**DOCUMENT SEGMENT**:
+-------+
Now the inpatients are easy, they’re cowed by the nurses
[In your case the angels] and they know what’s what in the set-up.
It caught my eye, this thing about angels in that poem. Sure, some of them are angels, or the earthly equivalent thereof, maybe even most of them. But I don’t know. At one time I was thoroughly convinced that at least two of them were trying to kill me.
Ten years ago, around Christmas time, despite a few premonitory symptoms I overindulged myself on a huge amount of food, including a half-dozen homemade Mexican burritos, a half-gallon of bourbon and eggnog, and at least six “Manhattans.”
Waking up in the night knowing something was wrong, I stubbornly spent two days sipping ginger ale and slowly slipping into a delirium, saying, “I ain’t going to no hospital,” making it inevitable that I ended up at the local, small, close-by hospital, where the only guy who could operate the CAT scan was off for the holidays, and even if he were still in town and could be located, he would most likely be too drunk to be of any use.
Ere long I woke up with stitches from sternum to pubis, and tubes coming out of various locations. I was still, thank God, alive, but severely indisposed. The surgeon had convinced himself of the presence of a “mass,” and had pulled just about everything out for an exploratory look. The intestinal blockage or kink relieved itself as soon as he got me “open,” but he performed a resection anyway.
+-------+
**INFORMATION**:
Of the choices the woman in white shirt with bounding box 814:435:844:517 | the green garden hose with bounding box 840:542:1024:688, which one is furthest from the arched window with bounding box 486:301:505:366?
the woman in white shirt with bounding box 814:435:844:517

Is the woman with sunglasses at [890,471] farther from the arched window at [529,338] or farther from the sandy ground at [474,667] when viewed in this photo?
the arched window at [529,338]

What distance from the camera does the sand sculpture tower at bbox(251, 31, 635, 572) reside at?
+-------+
**TASKS TO PERFORM**:
a. Condense the paragraph of the hospital-stay account that begins "Waking up in the night knowing something was wrong," keeping its main facts.
b. Duplicate the part of the hospital-stay account that opens with the words containing "Now the inpatients" and closes with "to kill me.".
The items are separate material, unrelated to the text.

**ANSWERS TO THE PROBLEMS**:
a. After waking in the night sensing something was wrong, the narrator refused to go to the hospital and spent two days sipping ginger ale while sliding into delirium. This made a trip to the small local hospital unavoidable. There, the only person who could run the CAT scan was away for the holidays and would probably have been too drunk to help even if found.

b.
Now the inpatients are easy, they’re cowed by the nurses
[In your case the angels] and they know what’s what in the set-up.
It caught my eye, this thing about angels in that poem. Sure, some of them are angels, or the earthly equivalent thereof, maybe even most of them. But I don’t know. At one time I was thoroughly convinced that at least two of them were trying to kill me.